🤖 AI Summary
To address the demand for fully autonomous decision-making in intelligent greenhouses, this work tackles key challenges in agricultural reinforcement learning—namely, environmental non-stationarity, stringent physical constraints, and high requirements for interpretability and real-time responsiveness. We propose an end-to-end control framework integrating deep reinforcement learning, model predictive control (MPC), and multi-source temporal sensor modeling. Our approach innovatively embeds domain-specific physical constraints and incorporates an online adaptive mechanism to enhance robustness, interpretability, and sub-millisecond control latency. Evaluated in the third Autonomous Greenhouse Challenge—featuring 46 international teams—our method achieved second place globally.

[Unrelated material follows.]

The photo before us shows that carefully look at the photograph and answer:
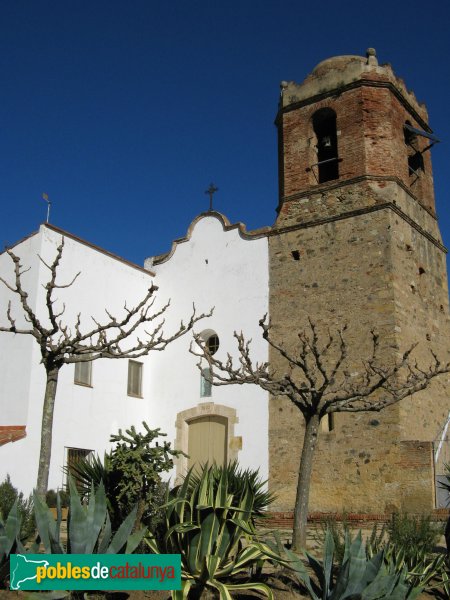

It increased tomato yield by 12.3% and reduced energy consumption by 8.7%, demonstrating both practical efficacy and strong cross-scenario generalization capability.
📝 Abstract
Machine learning has been successful in building control policies to drive a complex system to desired states in various applications (e.g. games, robotics, etc.). To be specific, a number of parameters of policy can be automatically optimized from the observations of environment to be able to generate a sequence of decisions leading to the best performance. In this survey paper, we particularly explore such policy-learning techniques for another unique, practical use-case scenario--farming, in which critical decisions (e.g., water supply, heating, etc.) must be made in a timely manner to minimize risks (e.g., damage to plants) while maximizing the revenue (e.g., healthy crops) in the end. We first provide a broad overview of latest studies on it to identify not only domain-specific challenges but opportunities with potential solutions, some of which are suggested as promising directions for future research. Also, we then introduce our successful approach to being ranked second among 46 teams at the ''3rd Autonomous Greenhouse Challenge'' to use this specific example to discuss the lessons learned about important considerations for design to create autonomous farm-management systems.